A CHILD lies on the floor in the full throes of an all-consuming tantrum, filling the shop with blood-curdling screams.

An embarrassed parent becomes increasingly desperate as they try without success to placate their convulsing offspring.

Fellow shoppers walk past shaking their heads, shooting dirty looks and muttering under their breath at the very public display of disobedience.

This is a scene that plays out numerous times a day in supermarkets and shopping centres right across Bendigo.

It might only last a few seconds or even a few minutes, but for many people it is long enough to form a snap judgement about a complete stranger’s parenting ability.

Without so much as a moment’s hesitation, blame for the child’s tantrum is sheeted home at the feet of the parent.

However, as every parent knows, or at least should know, it doesn’t take much for even the best behaved child’s mood to turn sour when things don’t go their way.

Yet, that truism seems to be forgotten whenever a child’s wails disturbs the peace in a public. It is this tendency for strangers to rush to judgement that prompted Flora Hill mum Samantha Neaves to go public with a plea for patience and understanding.

Ms Neaves’ five-year-old son Alex, who has autism, recently had a “meltdown” in a supermarket car park and the reaction of passers-by shocked her.

She was hurt by the “disgusted looks” and ill-informed comments levelled at her that day and wants to spare other parents the embarrassment.

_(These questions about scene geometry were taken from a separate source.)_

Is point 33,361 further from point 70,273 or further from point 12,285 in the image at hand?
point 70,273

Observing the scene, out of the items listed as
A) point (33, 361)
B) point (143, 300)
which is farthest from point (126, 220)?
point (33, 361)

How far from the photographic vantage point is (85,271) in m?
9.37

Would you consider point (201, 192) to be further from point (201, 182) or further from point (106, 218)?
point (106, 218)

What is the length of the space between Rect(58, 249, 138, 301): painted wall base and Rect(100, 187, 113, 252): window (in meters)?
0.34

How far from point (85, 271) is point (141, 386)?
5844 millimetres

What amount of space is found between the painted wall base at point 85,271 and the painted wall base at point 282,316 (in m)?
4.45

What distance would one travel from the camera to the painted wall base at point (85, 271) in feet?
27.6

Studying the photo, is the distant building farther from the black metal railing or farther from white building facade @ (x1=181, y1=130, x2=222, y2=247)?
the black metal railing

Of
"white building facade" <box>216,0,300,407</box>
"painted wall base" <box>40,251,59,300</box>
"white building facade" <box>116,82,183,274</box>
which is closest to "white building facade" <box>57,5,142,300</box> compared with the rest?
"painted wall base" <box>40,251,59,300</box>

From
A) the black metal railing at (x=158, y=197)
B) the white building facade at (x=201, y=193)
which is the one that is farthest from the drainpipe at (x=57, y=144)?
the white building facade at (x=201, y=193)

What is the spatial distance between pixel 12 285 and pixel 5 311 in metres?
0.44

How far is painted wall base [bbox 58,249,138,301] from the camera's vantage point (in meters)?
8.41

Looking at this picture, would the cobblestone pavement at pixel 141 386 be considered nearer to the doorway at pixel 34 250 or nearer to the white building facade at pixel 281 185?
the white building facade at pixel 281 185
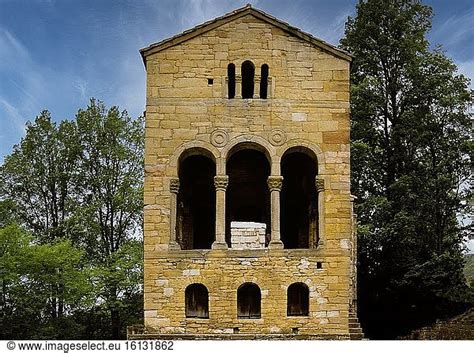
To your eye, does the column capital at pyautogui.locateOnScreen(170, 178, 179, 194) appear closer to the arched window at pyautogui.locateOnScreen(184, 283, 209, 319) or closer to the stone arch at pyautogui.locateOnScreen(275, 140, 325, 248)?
the arched window at pyautogui.locateOnScreen(184, 283, 209, 319)

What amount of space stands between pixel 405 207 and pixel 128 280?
1355 cm

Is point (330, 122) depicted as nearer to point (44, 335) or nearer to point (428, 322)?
point (428, 322)

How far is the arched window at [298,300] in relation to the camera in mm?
24000

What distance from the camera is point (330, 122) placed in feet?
80.5

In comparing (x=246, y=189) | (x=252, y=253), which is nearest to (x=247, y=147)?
(x=252, y=253)

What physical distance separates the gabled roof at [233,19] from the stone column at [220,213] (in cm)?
437

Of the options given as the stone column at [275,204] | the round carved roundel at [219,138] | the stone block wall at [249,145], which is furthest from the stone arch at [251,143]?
the stone column at [275,204]

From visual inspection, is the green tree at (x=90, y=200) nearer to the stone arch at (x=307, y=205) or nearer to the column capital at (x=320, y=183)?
the stone arch at (x=307, y=205)

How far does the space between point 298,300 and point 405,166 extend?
58.5 feet

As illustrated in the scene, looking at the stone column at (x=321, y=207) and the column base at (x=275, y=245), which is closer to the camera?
the column base at (x=275, y=245)

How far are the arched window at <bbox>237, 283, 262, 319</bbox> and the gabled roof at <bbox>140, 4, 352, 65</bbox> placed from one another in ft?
24.6

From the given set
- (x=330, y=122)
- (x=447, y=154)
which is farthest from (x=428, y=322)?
(x=330, y=122)

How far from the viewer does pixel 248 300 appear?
24.1m

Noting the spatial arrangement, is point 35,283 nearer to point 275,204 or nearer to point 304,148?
point 275,204
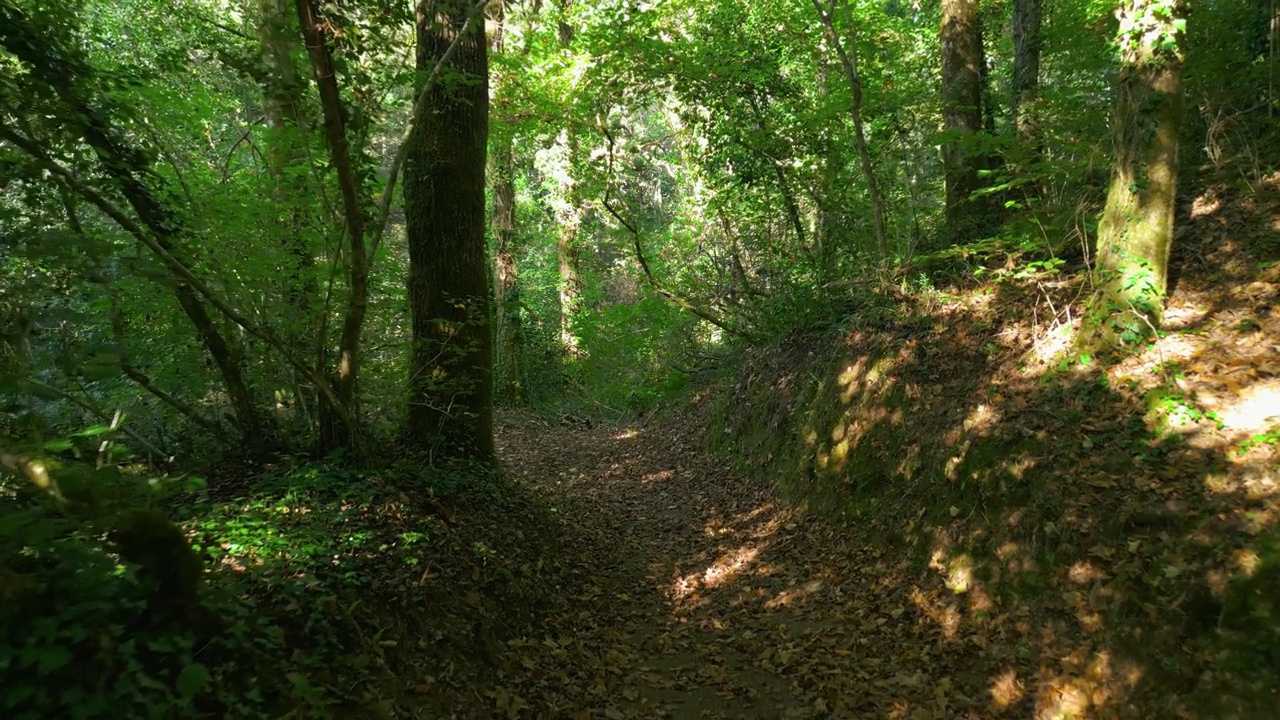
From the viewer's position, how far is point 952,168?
9.38 meters

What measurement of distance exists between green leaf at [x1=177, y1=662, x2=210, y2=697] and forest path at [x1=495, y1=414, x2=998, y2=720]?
6.93 ft

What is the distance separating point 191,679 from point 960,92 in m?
10.7

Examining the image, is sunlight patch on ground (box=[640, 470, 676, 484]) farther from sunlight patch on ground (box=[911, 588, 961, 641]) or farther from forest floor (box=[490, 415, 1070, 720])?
sunlight patch on ground (box=[911, 588, 961, 641])

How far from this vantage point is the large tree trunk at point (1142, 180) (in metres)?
5.40

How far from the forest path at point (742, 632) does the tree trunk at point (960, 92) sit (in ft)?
16.9

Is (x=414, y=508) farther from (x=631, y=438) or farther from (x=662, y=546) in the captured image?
(x=631, y=438)

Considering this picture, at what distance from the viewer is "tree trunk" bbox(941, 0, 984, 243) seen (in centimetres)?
940

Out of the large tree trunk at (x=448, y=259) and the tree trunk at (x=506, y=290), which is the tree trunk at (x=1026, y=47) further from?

“People need to understand they’re children, they’re learning and they’re learning in different ways,” she said.

“Nowadays you can’t have a child out in public be a child or you’re judged for it.”

Ms Neaves’ brave stance immediately garnered plenty of support on social media from other besieged parents all too familiar with the accusatory glares and derogatory comments.

What possible good does it do to shame a parent who is struggling with a difficult child? It is merely a self-serving reaction designed to make one feel superior at another’s expense.

Here’s a radical idea. Instead of contributing to a parent’s despair, why not go over and offer a supportive word?

It might be just the encouragement a parent needs to get through the day.